In subsequent treatments of the theme, the moment of shock has passed. The Men in Black are now at worst a necessary evil with a troubled conscience. State sovereignty is passé.
I rewatched this recently. Interestingly, twenty years later, my attention focused less on the politics and more on the psychological drama and the parts in the holiday camp, which I had completely forgotten but now seem dated but telling. The original title of this series was “the Great British Holiday”. Come to think of it, the phrase ‘dated but telling’ sums up my feelings about a lot of the ‘cultural history within living memory’ that one is drawn (back) to at a certain age/stage in life. See also Alwyn Turner’s “Crisis? What crisis? Britain in the 1970s” and David Kynaston’s broad-sweeping magisterial series of bottom-up accounts of post-war British social history.
The psychological drama is at least the equal of the politics.

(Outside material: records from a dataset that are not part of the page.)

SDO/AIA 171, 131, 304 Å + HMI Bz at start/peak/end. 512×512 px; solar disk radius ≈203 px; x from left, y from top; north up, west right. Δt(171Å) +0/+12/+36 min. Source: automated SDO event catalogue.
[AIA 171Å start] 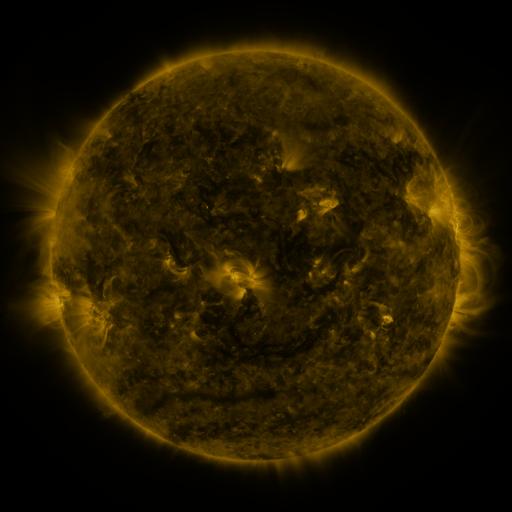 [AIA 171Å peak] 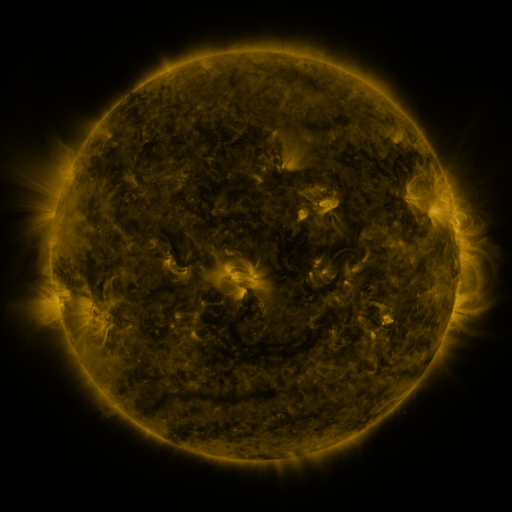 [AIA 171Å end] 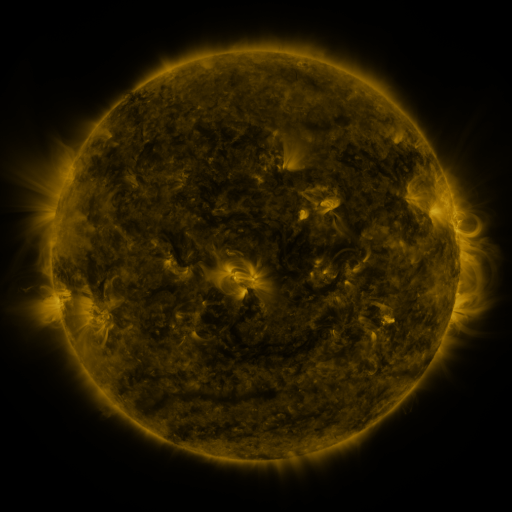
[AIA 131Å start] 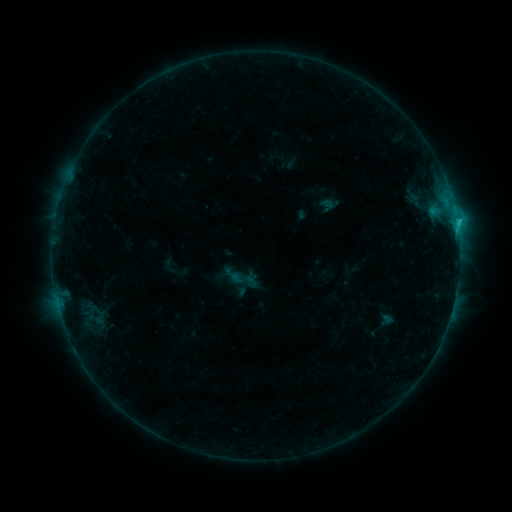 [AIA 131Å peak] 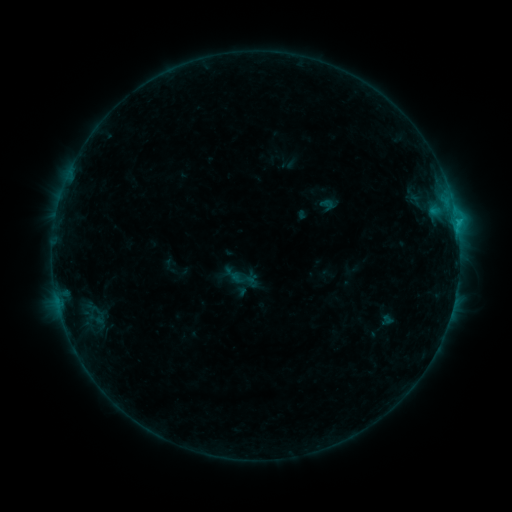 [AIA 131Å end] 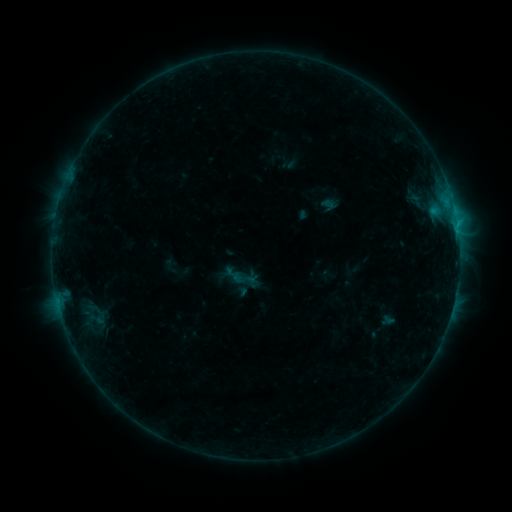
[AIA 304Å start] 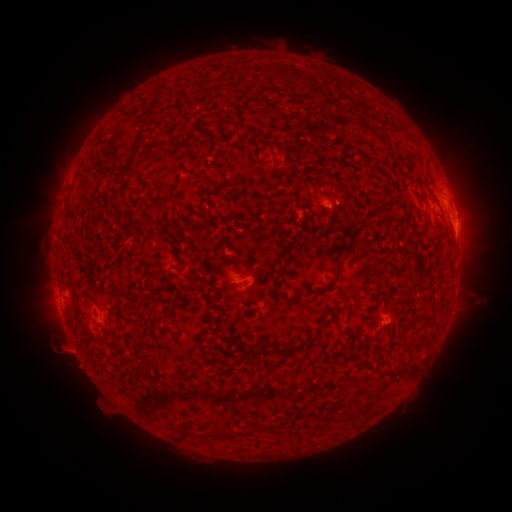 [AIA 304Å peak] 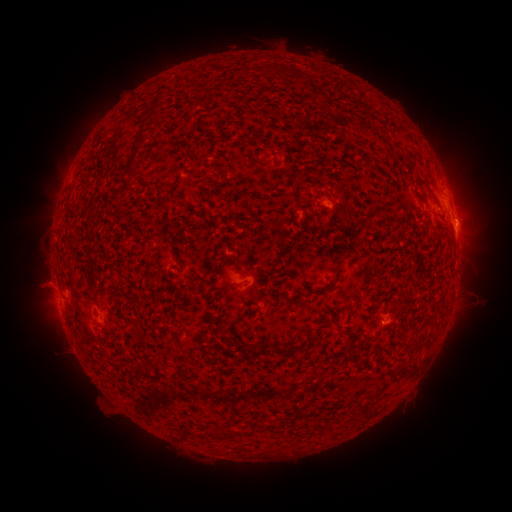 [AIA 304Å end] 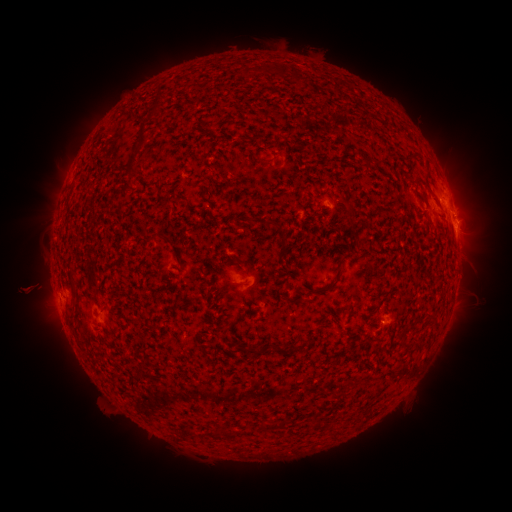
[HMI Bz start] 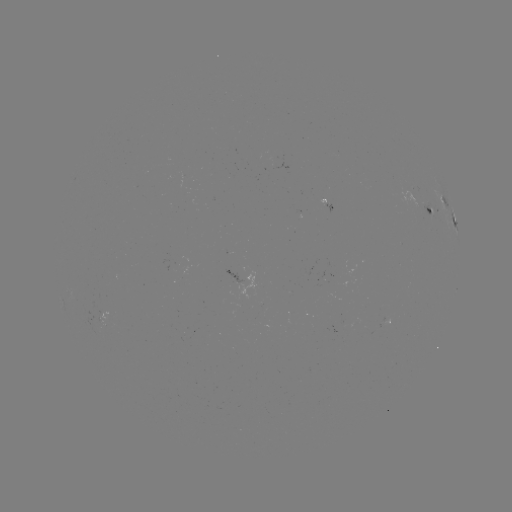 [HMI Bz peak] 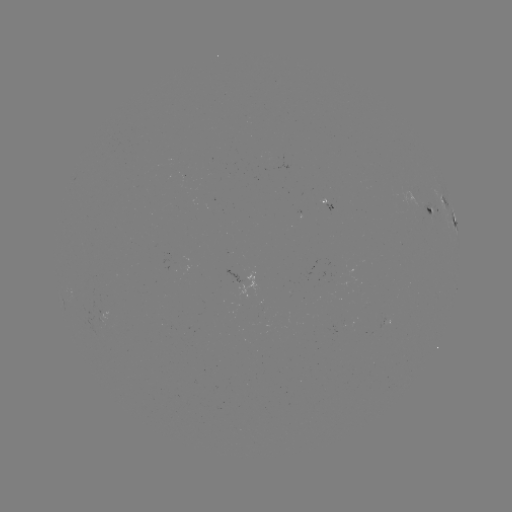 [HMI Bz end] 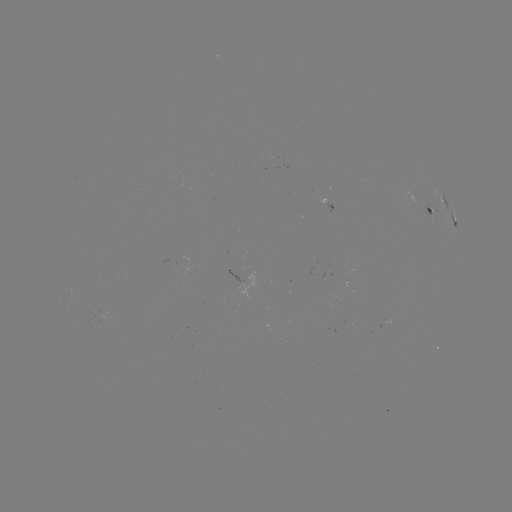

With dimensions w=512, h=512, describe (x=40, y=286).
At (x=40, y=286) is eruption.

Bleasdale’s model might have been Schiller’s Don Carlos, where the two elements are fused at the hip. On the politics, I meant to add (but posted too soon) that the conspiracy theory that is always the motor of the plot is dramatic shorthand for the “historical forces” Hegelians and Marxists think they understand. There is never a need for a conspiracy and if it existed it would be beside the point. When such machinations are actually discovered (as with the recent scandal about sleeping policemen) they always turn out more bathos than tragedy — though I suppose one could argue that only the shockingly incompetent get caught. More to the point is the ad hominem argument that conspiracy theories are the product of paranoia and should only be taken seriously, if at all, as telling fictions — even if they should happen, exceptionally, to be true. It’s a different sort of conspiracy, but 9/11’s world-historical importance was all après la lettre, quite as its architects incoherently intended.